Task prompt: Write the next few sentences of the blog post below about Dr. Cristin Kearns Couzens and the sugar industry documents, picking up right after its final sentence.

Text passage:
Originally Published on my Blog on December 2, 2012

Did you ever wonder why we don't hear more from government agencies about the dangers of sugar? So did dentist and administrator Dr. Cristin Kearns Couzens. When she attended a conference in 2007 related to diabetes and gum disease, she heard things that implied that sugar is not a problem (especially odd at a conference related to both diabetes and dentistry).

Puzzled, she began a quest that ultimately led to her uncovering a treasure trove of confidential documents from the sugar industry and quitting her job to devote herself to researching the situation. (Couzens is since reemployed, teaching at the University of Washington School of Dentistry.) She and Gary Taubes (author of Good Calories, Bad Calories and Why we Get Fat) have an article in the December 2012 of Mother Jones magazine, Big Sugar's Sweet Little Lies.

(Saved items)
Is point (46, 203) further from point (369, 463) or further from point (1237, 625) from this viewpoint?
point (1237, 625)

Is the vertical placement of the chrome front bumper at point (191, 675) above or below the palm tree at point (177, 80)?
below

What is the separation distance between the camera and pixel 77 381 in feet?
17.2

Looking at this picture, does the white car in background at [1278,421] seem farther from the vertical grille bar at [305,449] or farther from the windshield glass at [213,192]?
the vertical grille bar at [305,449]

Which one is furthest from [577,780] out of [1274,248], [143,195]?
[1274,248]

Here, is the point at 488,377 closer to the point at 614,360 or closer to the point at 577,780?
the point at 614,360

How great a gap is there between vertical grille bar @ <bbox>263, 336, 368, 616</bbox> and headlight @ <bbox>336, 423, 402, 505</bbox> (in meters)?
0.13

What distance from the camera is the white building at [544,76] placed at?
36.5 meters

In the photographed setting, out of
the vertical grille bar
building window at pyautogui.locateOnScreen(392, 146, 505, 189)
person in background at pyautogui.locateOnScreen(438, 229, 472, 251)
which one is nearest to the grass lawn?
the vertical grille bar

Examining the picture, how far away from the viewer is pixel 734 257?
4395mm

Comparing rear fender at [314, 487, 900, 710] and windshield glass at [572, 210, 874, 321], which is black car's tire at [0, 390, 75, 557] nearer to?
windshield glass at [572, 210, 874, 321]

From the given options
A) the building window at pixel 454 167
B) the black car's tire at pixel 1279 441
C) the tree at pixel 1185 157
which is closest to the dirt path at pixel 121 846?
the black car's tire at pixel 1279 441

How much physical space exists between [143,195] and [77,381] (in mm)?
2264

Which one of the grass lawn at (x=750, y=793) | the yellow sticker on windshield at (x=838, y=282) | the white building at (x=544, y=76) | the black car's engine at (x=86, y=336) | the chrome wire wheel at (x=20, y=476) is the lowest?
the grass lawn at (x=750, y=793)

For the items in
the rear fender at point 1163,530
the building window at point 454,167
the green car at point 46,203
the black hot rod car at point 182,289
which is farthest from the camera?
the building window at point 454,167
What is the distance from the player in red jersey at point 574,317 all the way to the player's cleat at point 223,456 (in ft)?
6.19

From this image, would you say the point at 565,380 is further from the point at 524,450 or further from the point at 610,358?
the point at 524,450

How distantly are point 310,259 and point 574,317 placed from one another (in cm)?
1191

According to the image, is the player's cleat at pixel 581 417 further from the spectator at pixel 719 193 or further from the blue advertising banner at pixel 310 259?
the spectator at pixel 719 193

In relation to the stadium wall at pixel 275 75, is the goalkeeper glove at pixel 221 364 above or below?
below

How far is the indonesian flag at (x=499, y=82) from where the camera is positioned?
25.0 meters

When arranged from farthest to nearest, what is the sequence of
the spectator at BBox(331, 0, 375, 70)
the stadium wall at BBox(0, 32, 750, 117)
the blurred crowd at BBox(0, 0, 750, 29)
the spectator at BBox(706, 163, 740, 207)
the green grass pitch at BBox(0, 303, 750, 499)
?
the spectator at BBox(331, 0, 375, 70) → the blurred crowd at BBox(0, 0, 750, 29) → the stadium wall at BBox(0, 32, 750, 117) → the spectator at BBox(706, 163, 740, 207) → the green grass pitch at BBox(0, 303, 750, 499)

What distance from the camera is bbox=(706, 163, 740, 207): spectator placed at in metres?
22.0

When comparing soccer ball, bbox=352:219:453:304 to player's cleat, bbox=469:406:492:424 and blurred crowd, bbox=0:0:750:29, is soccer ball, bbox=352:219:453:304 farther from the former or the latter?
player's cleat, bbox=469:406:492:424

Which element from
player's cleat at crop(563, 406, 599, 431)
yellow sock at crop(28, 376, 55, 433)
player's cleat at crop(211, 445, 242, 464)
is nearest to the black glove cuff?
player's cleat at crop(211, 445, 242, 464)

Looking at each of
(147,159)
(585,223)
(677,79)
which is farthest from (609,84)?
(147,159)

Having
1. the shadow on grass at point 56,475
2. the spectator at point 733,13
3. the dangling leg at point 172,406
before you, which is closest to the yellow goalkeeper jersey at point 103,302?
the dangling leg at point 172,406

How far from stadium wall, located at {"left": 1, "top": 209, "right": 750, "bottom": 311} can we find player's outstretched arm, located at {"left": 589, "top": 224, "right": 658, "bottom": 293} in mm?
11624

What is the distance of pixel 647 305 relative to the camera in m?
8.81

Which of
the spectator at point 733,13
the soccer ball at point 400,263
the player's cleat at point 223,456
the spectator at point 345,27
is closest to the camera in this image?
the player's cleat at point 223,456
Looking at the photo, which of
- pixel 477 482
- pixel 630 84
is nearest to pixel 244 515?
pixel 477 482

Response to the exercise:
This collaboration is square in the middle of where Taubes excels -- meticulously piecing together the history of how nutritional policy came to be -- plus he was already writing a book about sugar. The duo start with World War II, when sugar was rationed. The sugar industry attempted to rebound after the war by proclaiming that sugar was a weight loss aid(!) Then they take us through the years where sugar began to be maligned, people began to cut back, and the industry responded with a savvy long-term campaign to suppress research about sugar, support their own research, and influence the medical establishment (actually I should say "industries", since Coke, Hershey, Kellog, and many more were apparently happy to chip in and do their part).

This is VERY reminiscent of the 50 years the tobacco industry spent assuring everyone that the research was wrong - there was NO definitive link between tobacco and cancer.  Riiiight.

The article is well worth reading, as well as Couzens' Web site Sugar Politics and Taubes' blog.